Advance practice nurses play a critical role in the assessment and management of patients with chemotherapy-induced anemia. Although the use of erythropoiesis-stimulating agents (ESAs) has been very effective in treating chemotherapy-induced anemia, approximately 30% to 50% of cancer patients receiving ESAs do not achieve a clinically meaningful hematologic response.1 Recent prospective, controlled trials have demonstrated the benefits and marked synergy of the addition of intravenous (IV) iron supplementation to ESA therapy in patients with documented iron deficiency and chemotherapy-induced anemia.2-5
The 2001 Medicare data show that measured iron parameters and the use of IV iron supplementation both increased significantly in nephrology patients over the previous decade. In oncology, however, the approach to identifying and treating iron deficiency is far less evolved. In fact, the same 2001 Medicare data show that the use of IV iron remained stagnant, and obtaining iron parameters regressed considerably in oncology patients.6 In response to these reported discrepancies, a Learning Needs Assessment was developed to assess the knowledge of oncology and nephrology nurses regarding iron indices and treatment of iron-deficiency anemia to identify potential barriers to anemia management in current oncology practices.

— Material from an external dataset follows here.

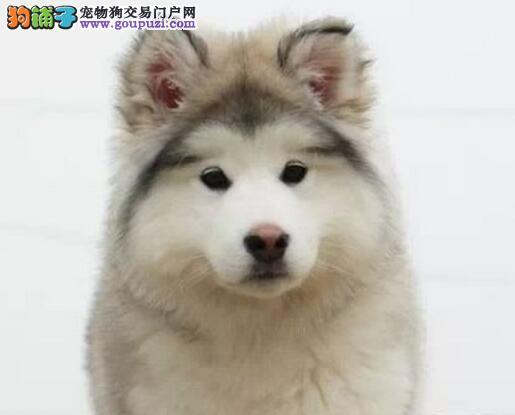 实体店热卖阿拉斯加犬颜色齐全终身售后保障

The Learning Needs Assessment was conducted by administering an Iron Knowledge Nursing Questionnaire to evaluate several aspects of the practices of both nephrology and oncology nurses who identify and manage patients with iron-deficiency anemia. The questionnaire assessed education background and work setting, laboratory markers utilized to determine iron status, treatment of anemia and iron deficiency, and challenges associated with IV iron administration. Nephrology nurses were used as a comparator, because nephrology practices have extensive experience managing anemia, especially using IV iron in conjunction with ESA therapy.7
Survey data were collected from 165 nurses attending Oncology Nursing Society (n = 85) and American Nephrology Nursing Association (n = 80) chapter meetings. Iron Knowledge Nursing Questionnaires were distributed at these meetings between June 2007 and June 2008. Data are reported as the number and percent of respondents selecting each answer.
The survey results show the largest disparity between oncology and nephrology nurses in the following areas:
Oncology nurses most commonly report and assess iron deficiency using serum ferritin, total iron-binding capacity (TIBC), and/or serum iron. However, less than 50% of the oncology nurses correctly defined these measurements. Nephrology nurses most commonly report and assess iron deficiency using transferrin saturation (TSAT) and serum ferritin, and they had a greater ability to correctly define these terms (Figure 1). Approximately one third of oncology nurses reported that iron studies are ordered before ESA therapy, whereas nephrology nurses generally order iron studies on admission and monthly thereafter.
Treatment interventions differ among the practices of oncology and nephrology nurses. About 47% of oncology nurses reported that their anemic, ESA-treated patients receive oral iron or no iron supplementation at all. Only 18% reported that their patients are treated with the addition of IV iron therapy only. This is in contrast to nephrology nurses; 79% reported that treatment for anemic, ESA-treated patients is with IV iron only (Figure 2). When iron deficiency is diagnosed, the most commonly prescribed treatment for cancer patients is oral iron (54% of oncology nurse respondents), whereas IV iron is frequently ordered for nephrology patients (91% of nephrology nurse respondents).
Approximately 87% of nephrology nurses versus 20% of oncology nurses treat functional iron deficiency with ESA and IV iron therapy combined. Oncology nurses are more likely to use ESA therapy alone (35%) or ESA plus oral iron therapy (31%).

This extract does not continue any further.